Bir gün, arkadaşlarından biri, ona bir teklifte bulundu. 

"Orçun, biz seninle tanışmak istiyoruz. Neden bir gün buluşmayalım?" 

Orçun, bu teklifi duyunca heyecanlandı. Arkadaşlarıyla tanışmak, onun için büyük bir fırsattı. Ama aynı zamanda korkuyordu da. 

Ya onlar, onu beğenmezlerse? 

Ya onlar, onunla alay ederlerse? 

Ya onlar, onunla arkadaş olmak istemezlerse? 


Orçun, bu sorularla boğuşurken, arkadaşları onu cesaretlendirdi. 

"Orçun, seni çok seviyoruz. Seninle tanışmak istiyoruz. Lütfen gel. Biz seni bekliyoruz." 

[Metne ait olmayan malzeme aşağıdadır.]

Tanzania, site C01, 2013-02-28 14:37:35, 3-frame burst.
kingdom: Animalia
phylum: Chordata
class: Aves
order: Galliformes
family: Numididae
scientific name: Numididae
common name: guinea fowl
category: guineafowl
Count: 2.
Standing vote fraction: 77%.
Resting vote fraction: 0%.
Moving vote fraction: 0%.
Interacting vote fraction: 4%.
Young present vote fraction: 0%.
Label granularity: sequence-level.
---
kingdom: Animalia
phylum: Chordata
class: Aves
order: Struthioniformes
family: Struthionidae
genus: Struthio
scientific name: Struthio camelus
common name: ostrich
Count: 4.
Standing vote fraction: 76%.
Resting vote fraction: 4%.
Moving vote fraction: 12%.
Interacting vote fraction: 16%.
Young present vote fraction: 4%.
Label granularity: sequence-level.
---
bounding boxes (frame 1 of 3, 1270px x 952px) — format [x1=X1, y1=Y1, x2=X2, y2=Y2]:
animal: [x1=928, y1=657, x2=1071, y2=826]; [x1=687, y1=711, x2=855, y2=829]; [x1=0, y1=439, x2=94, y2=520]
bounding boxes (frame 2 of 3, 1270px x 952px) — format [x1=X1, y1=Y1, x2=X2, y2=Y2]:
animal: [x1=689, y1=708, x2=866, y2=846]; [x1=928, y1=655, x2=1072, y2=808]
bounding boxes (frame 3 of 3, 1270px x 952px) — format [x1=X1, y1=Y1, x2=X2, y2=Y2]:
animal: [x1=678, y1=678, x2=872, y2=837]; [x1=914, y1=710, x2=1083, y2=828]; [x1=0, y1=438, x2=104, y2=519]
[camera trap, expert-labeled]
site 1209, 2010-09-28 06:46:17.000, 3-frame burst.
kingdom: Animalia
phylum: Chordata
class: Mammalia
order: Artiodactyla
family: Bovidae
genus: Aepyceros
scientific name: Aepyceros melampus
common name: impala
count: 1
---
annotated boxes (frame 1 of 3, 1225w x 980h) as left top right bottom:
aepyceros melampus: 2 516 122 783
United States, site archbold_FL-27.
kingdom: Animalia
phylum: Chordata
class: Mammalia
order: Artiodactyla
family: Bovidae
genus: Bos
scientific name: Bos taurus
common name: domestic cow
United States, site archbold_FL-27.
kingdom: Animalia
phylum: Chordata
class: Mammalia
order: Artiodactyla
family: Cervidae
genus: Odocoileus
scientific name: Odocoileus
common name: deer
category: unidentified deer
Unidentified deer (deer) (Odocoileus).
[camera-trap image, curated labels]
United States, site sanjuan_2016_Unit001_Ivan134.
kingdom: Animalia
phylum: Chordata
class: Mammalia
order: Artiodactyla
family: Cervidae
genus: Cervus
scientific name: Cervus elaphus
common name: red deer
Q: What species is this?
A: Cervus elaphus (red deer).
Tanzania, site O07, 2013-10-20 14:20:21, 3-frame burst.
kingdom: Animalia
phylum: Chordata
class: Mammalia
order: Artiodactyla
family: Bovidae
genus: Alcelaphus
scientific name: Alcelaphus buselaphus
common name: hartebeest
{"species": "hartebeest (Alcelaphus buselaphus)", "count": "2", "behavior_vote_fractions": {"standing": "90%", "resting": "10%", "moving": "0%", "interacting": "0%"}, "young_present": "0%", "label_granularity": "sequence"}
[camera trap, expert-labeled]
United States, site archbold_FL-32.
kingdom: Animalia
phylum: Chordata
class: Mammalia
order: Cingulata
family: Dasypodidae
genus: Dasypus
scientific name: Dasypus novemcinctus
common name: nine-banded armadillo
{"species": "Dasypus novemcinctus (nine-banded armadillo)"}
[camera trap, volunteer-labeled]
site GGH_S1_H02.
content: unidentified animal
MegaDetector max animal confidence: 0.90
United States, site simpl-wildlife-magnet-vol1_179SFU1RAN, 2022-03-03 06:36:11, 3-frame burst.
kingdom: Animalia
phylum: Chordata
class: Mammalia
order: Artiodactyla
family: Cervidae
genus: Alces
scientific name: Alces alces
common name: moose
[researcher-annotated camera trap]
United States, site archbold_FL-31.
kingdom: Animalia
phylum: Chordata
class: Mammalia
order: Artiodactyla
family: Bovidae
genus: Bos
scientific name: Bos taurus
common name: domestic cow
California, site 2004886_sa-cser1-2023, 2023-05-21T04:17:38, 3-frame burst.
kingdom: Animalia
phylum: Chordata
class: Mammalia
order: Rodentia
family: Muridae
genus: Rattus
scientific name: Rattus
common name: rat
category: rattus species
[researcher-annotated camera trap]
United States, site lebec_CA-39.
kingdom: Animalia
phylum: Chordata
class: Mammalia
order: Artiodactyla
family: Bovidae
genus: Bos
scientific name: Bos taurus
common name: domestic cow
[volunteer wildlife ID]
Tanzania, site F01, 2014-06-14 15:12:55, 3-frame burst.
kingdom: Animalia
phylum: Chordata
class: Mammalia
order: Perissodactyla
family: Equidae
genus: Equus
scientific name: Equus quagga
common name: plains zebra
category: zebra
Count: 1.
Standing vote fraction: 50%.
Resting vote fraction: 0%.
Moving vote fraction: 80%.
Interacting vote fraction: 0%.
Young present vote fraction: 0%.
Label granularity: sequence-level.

Orçun, arkadaşlarının ısrarına dayanamadı. Onlara, buluşmaya geleceğini söyledi. Arkadaşları, ona buluşma yeri ve saati verdi. 


Orçun, bilgisayarını kapattı ve hazırlanmaya başladı. 

Babasının ona aldığı bilgisayarla hayatı tamamen değişmişti.